If you’re making tooling decisions based on which foundation lab is shipping the hottest model this month, you’re optimizing the wrong variable. Cursor isn’t winning because they have a better base model — they’re running Kimi K2.5, the same open source checkpoint anyone can download. They’re winning because they built the best software engineering agent runtime on the market, and they keep improving it independently of what foundation labs release.

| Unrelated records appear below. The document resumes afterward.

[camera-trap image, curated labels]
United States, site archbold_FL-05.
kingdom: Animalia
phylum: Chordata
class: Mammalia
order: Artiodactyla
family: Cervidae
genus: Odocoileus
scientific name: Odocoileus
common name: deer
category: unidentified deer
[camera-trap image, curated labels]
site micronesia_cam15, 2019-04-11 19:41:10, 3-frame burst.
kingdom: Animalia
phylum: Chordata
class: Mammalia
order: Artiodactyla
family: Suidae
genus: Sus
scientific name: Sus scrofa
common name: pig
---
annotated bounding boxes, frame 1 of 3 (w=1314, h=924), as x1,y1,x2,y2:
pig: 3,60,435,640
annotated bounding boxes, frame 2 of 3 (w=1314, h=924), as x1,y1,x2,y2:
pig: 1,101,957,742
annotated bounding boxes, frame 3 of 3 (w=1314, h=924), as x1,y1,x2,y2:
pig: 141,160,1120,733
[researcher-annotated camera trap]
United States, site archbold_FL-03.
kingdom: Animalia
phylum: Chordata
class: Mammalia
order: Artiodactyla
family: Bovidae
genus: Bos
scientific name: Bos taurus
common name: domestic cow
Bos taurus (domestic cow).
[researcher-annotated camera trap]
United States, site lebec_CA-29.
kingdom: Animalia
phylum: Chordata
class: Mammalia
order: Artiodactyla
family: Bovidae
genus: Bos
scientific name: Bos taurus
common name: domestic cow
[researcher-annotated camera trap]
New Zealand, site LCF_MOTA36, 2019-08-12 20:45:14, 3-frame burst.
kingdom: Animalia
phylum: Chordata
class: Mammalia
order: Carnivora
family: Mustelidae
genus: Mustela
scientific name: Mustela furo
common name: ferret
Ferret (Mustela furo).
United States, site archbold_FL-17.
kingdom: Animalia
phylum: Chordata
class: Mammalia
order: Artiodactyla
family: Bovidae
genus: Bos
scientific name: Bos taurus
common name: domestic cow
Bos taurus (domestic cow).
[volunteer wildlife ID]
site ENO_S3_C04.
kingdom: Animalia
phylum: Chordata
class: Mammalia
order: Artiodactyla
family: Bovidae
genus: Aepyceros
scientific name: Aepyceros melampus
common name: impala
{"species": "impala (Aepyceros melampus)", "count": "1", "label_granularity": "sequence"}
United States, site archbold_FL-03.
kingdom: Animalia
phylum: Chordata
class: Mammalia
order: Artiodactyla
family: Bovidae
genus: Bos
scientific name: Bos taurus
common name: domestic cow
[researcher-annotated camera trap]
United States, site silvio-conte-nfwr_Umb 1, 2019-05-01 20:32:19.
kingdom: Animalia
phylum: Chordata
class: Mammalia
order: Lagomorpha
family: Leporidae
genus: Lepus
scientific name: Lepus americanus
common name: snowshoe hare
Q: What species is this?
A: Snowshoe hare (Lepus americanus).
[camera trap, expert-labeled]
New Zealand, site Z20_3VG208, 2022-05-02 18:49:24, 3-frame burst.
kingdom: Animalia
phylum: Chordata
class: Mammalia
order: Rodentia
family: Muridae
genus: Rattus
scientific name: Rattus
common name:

Two practical implications:

First, the cost argument for Cursor is now legitimate at scale. Frontier model inference in long agentic sessions is genuinely expensive. At standard tier pricing, Composer 2.5 changes the math on how many parallel agent sessions a team can run, and how often.

Second, Cursor announced they’re training a significantly larger model from scratch with SpaceXAI — on Colossus 2, with 10 times more compute than Composer 2.5. That model has no release date. But the implication is clear: Cursor isn’t positioning themselves as an IDE that wraps other people’s models. They’re building a vertical AI stack for software engineering, and they’re moving fast.

Composer 2.5 is available now. Cursor is offering double usage through approximately May 25. If you’re evaluating it for your team, this week is the right time to run real workloads.